Source texts of formatted documents
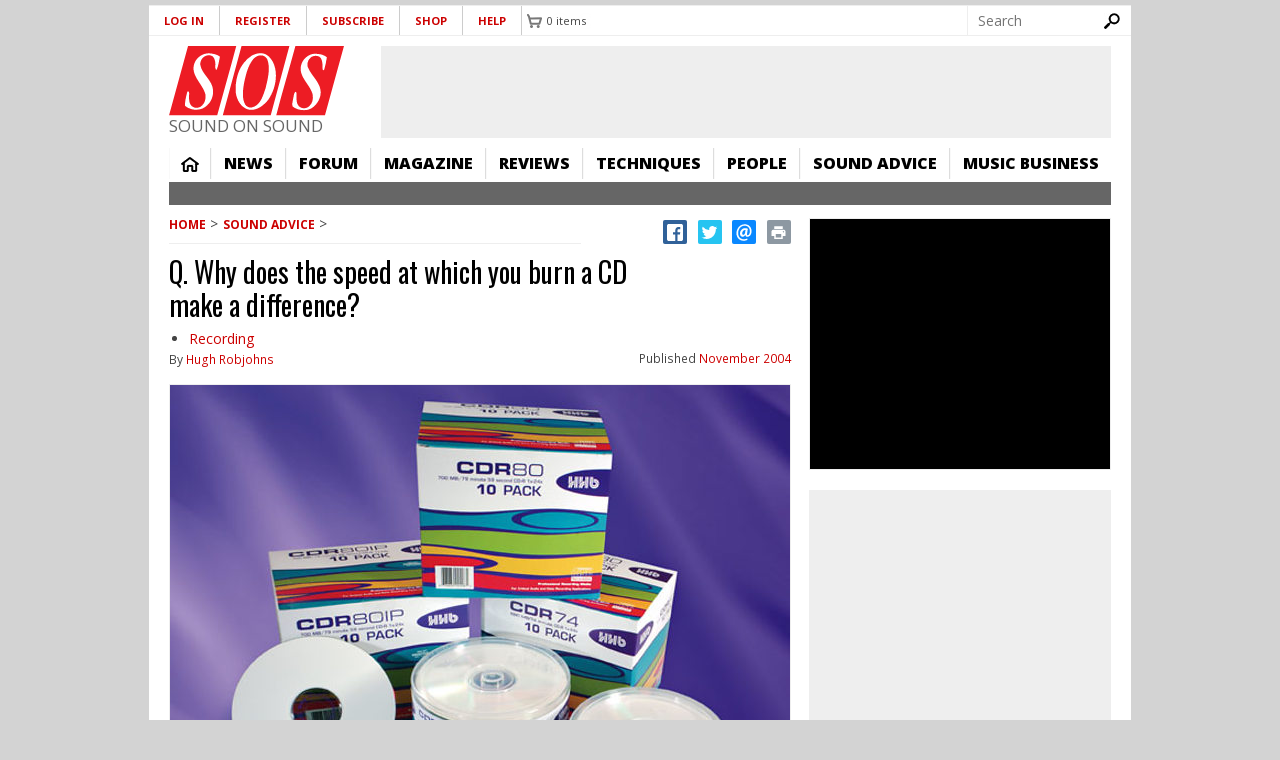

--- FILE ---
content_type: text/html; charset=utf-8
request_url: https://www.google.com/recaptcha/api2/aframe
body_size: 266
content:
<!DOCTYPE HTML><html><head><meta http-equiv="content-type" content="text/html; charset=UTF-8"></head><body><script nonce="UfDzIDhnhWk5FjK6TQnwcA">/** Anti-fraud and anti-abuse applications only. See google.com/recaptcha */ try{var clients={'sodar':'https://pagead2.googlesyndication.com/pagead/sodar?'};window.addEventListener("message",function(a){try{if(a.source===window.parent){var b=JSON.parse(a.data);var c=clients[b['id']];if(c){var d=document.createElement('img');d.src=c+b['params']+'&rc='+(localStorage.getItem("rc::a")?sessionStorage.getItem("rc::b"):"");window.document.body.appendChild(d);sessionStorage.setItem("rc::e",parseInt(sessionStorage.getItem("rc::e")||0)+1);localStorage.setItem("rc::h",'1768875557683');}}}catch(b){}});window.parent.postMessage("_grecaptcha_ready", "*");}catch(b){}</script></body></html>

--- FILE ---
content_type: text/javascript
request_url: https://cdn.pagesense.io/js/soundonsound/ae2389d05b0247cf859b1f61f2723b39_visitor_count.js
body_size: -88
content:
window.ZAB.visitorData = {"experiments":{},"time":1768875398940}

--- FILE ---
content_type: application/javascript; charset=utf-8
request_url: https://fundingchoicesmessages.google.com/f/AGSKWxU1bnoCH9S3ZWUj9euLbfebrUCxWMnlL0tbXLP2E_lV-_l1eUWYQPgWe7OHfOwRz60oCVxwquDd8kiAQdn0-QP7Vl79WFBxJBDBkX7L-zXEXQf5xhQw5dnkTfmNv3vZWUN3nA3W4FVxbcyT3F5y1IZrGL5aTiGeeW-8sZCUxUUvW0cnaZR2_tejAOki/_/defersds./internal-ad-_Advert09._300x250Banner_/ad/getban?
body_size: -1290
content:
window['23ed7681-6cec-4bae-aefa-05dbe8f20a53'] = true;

Exercise goal: Every line above from the line with "content_type: text/javascript" to the line with "content_type: application/javascript; charset=utf-8" is wanted, ends included; write them out exactly and add no other line.

Answer to this exercise:
content_type: text/javascript
request_url: https://cdn.pagesense.io/js/soundonsound/ae2389d05b0247cf859b1f61f2723b39_visitor_count.js
body_size: -88
content:
window.ZAB.visitorData = {"experiments":{},"time":1768875398940}

--- FILE ---
content_type: application/javascript; charset=utf-8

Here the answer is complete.